2025 January Portfolio Commentary

Posted by Bramshill Investments Team on March 10, 2025

BRAMSHILL BLOG:  From the Desk of Bramshill Investments

Logo BlueThe portfolio returned 0.29% for the month of January. As we mentioned in our Webinar from a few weeks ago, we think the Fed will become less relevant early in the year and we think they are awaiting more clarity on the incoming Trump administration’s policies.

While the Fed could cut two or three times later this year, we align more closely with the outlook indicated by the futures market which has them on hold in the near term. During the first few weeks of the new administration, there have been numerous announcements regarding trade, government efficiency and immigration. The implications of these policies on growth and inflation at this juncture are at best unclear. However, we are encouraged that the new administration does seem to exhibit signs of fiscal awareness and restraint. In January, we made very few changes to our portfolio. We maintain the longest duration in our portfolio that we have had in over a decade. As we have mentioned previously, this is not a typical view for us. Currently, our quantitative models indicate credit spreads remain overvalued across most of our asset classes. However, we believe the markets are compensating investors for rate risk over credit risk. For this reason, we maintain a 20% position in long duration treasuries. Our largest allocation is within high quality investment grade corporate bonds. We increased this allocation from approximately 36% to 38% as we added to BAC 5.08% ’27 and some small positions in certain liquid short duration investment grade ETFs. We also added to D 7% ‘54 junior subs which sold off with rates mid month. In preferreds, we decreased our allocation from approximately 24% to 20% of the portfolio as we took profits in SCHW 5.375% which had limited upside and sold some LNC 9.25% which was a bit stretched in terms of valuation. Our preferred allocation remains primarily in $1000 par fixed-reset structures with limited spread duration. In high yield, we decreased our position from approximately 8% to 4% as NCLH 8.375% ‘28 was called at the first call date as expected, and we monetized our holdings in POST 6.25% ‘34 which had tightened in spread during the rate rise. Our municipal allocation remained stable at approximately 2% as we are allocated minimally to two closed end funds at this time. Our cash plus short term treasury allocation increased from approximately 11% to 16% of the portfolio. We see value in long duration fixed income as we anticipate a reduction of deficits, and inflation migrating towards 2% this year.

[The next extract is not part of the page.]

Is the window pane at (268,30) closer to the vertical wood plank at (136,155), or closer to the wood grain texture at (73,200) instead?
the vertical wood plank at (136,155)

This commentary is provided by Bramshill Investments, LLC for information purposes only and may contain information that is not suitable for all investors. Certain views and opinions expressed herein are forward-looking and may not come to pass. Investing involves risk, including the potential loss of principal. Past performance may not be indicative of future results, which are subject to various market and economic factors. No statement is to be construed as an offer to sell or a solicitation of an offer to buy securities or the rendering of personalized investment advice. Stated performance is reflective of realized/unrealized capital gains/losses and investment income achieve in composite accounts, net of investment management fees and expenses for trading, custody and fund maintenance (where applicable). Returns reflect the reinvestment of dividends and other such distributions and performance for January 2009 through April 2012 depicts actual returns generated by the strategy while managed by the Firm’s Chief Investment Officer at an unaffiliated investment firm. All information is accurate as of the date of publication and is subject to change without notice.